At least the ones on my fishtanks didn't.:bigjoint:

Have you tried it straight from the tap? If it worked fine with coco it should work fine with this mix.

Wet
 

DonBrennon

Well-Known Member
I haven't Wet, it's something to consider I suppose, Maybe I could make a bit of humic acid the Elaine Ingham way(ie, pouring water through compost) and treat with this to neutralize chloromines. I'd be worried using it straight from the tap, even sat or bubbled overnight. I read local water authority reports when I first started converting to organics and they stated that they add chlorine, which is very harmful to micro-organisms, but fairly short lived and then another chemical I can't quite recall, which reacts with the chlorine to make chloromines which aren't quite as effective at killing micro-organisms, but last a lot longer and are harder to remove.
If I'm making an aact, I always bubble the water with the molasses and a little bit of kelp meal for an hour or two before I add EWC or compost, just in case and that's even after the filtering.
 

Grandpa GreenJeans

Well-Known Member
Yeah, about 5th week flowering, 6 week & 2 days since flip.

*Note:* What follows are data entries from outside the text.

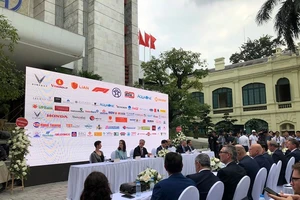 Đua xe F1 vào tốp sự kiện tiêu biểu 2018 của Hà Nội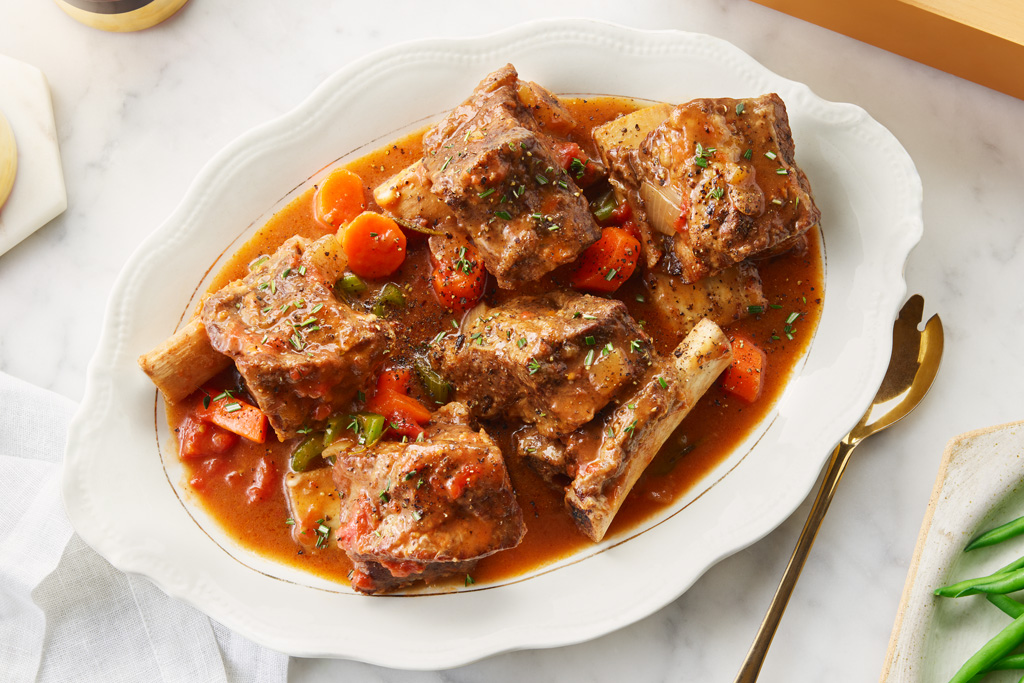 Instant Pot Â® Red Wine Braised Beef Short Ribs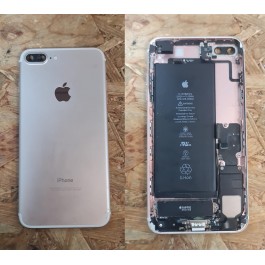Chassi Completo C/ Componentes Rosa Iphone 7 Plus / Iphone A1784 Recondicionado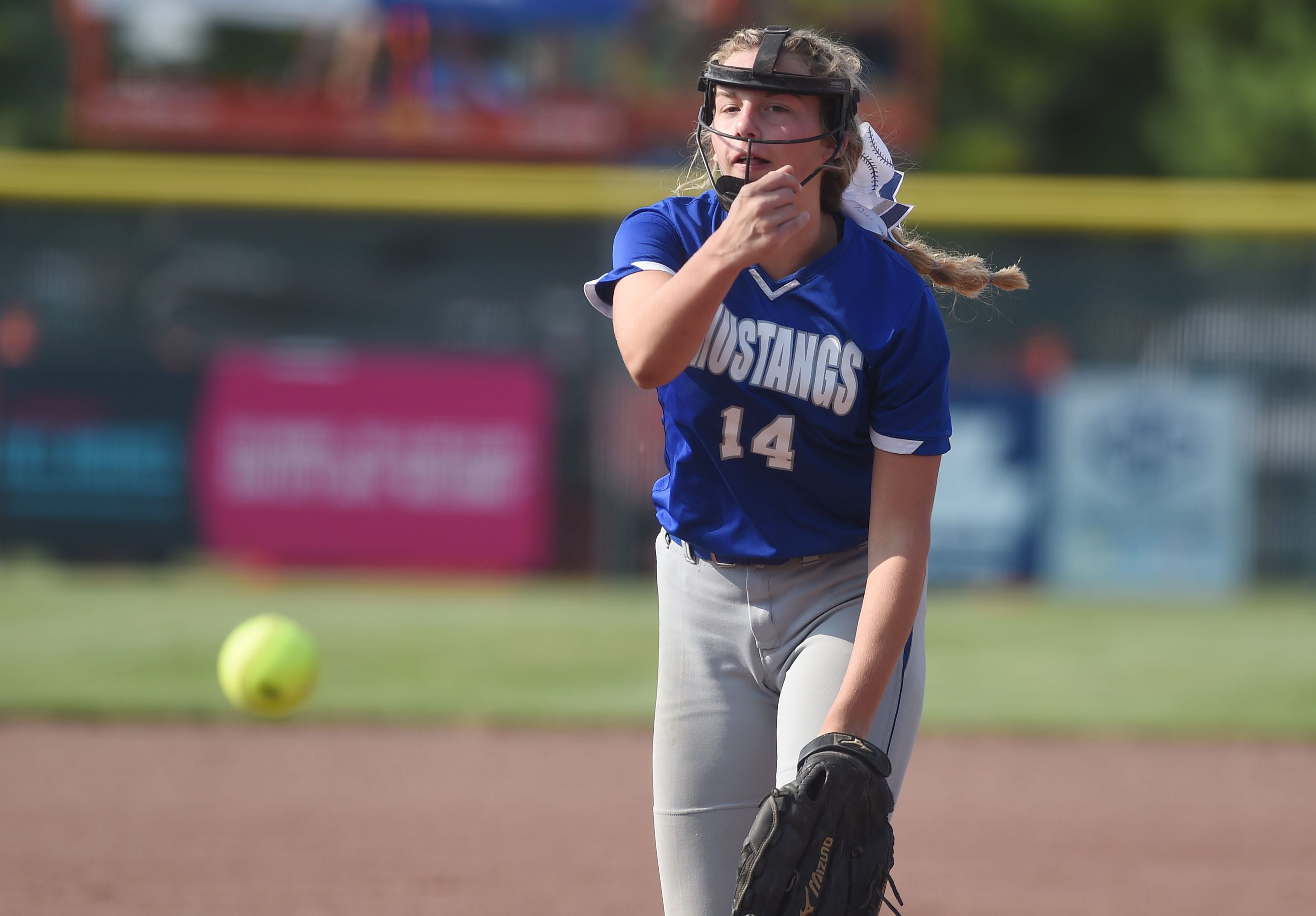 Iowa high school softball NewellFonda beats Lisbon for state title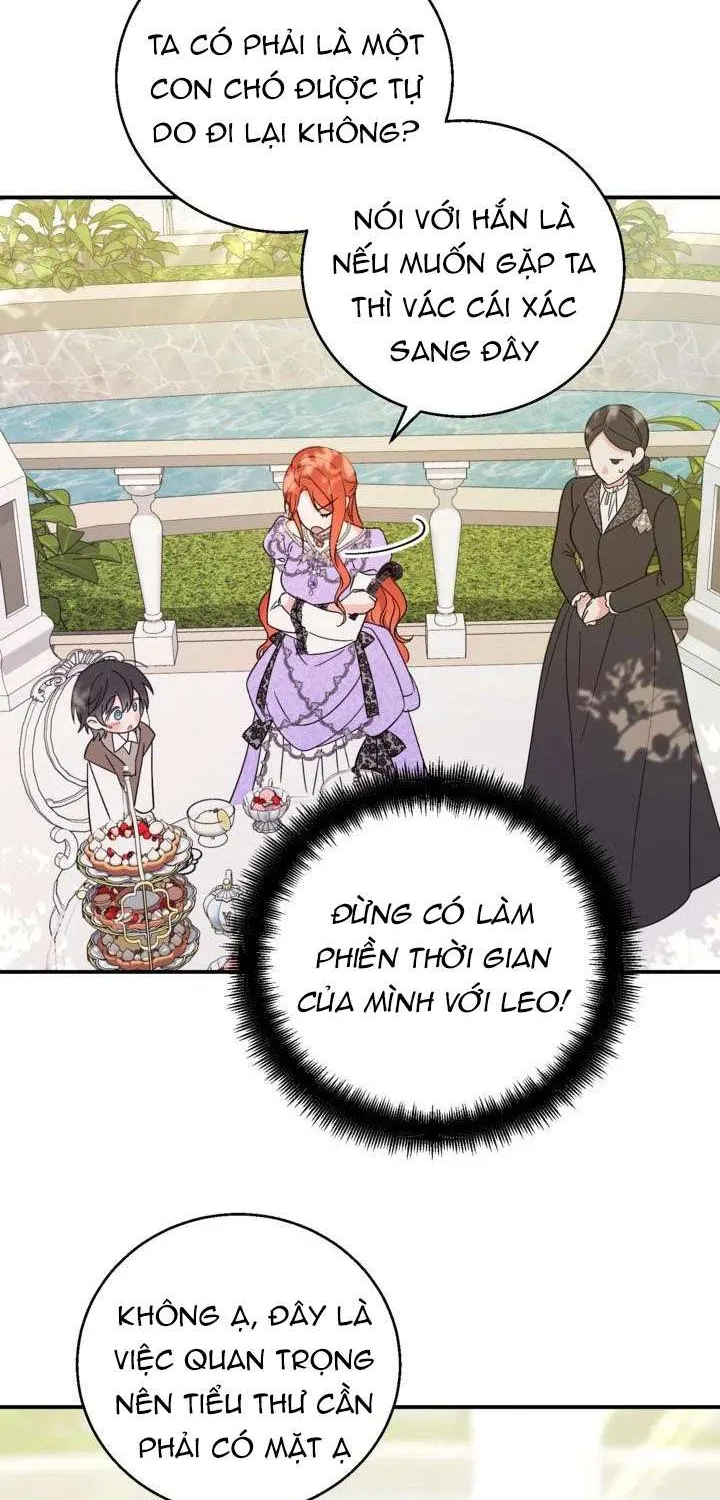 Tôi Nhận Nuôi Nam Chính Và Thế Là Thể Loại Truyện Thay Đổi Chap 7 - Next Chap 8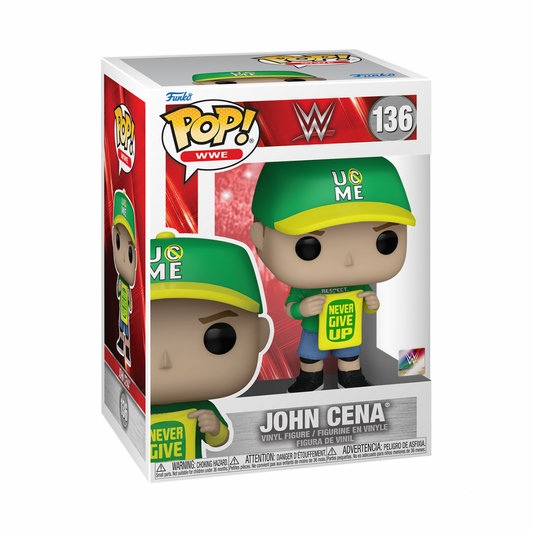 John Cena (136) - WWE - Funko Pop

The last run came down 10-11 weeks after flip, this run probably are at a similar stage (pistels starting to brown and calyx's starting to swell up) for the time frame, but the buds look like they're going to be bigger this time and as mentioned earlier, they are fading much sooner.
This is a pheno to keep!!!!
Fast blossoming, dense flower cluster, early maturing flowers!!!!!! Indica Dom. Yes please, where do I sign up!?!
I'd start thinking re-veg after harvest, reverse and get pollen to self her with. Get fem seeds identical to her.
 

DonBrennon

Well-Known Member
I went through 20 beans to find her, was trying to find a pheno I had around 15years back, it had all the characteristics above but had a real pungent sweet smell. I think the current one is stronger to smoke, but nowhere near as smelly. The extra strength could well be down to organics over chems and TBH the smell of the old pheno, although very appealing, was a pain security wise.

Good idea about getting some seed off her and I will probably have a go in the future, it's just not practical at the mo, I'll be keeping the mother around tho and I've just ordered some beans to start breeding with
 

Grandpa GreenJeans

Well-Known Member
I went through 20 beans to find her, was trying to find a pheno I had around 15years back, it had all the characteristics above but had a real pungent sweet smell. I think the current one is stronger to smoke, but nowhere near as smelly. The extra strength could well be down to organics over chems and TBH the smell of the old pheno, although very appealing, was a pain security wise.

Good idea about getting some seed off her and I will probably have a go in the future, it's just not practical at the mo, I'll be keeping the mother around tho and I've just ordered some beans to start breeding with
A mother plant is way better to have around than the beans.

In my experience organics will almost always win over chems when it comes to terpenes, beauty and potency. Yeild can vary but I could care less about yeild honestly. I'd rather have the dankest burner around that's a 1 hitter quitter, over a bumper harvest of mediocre.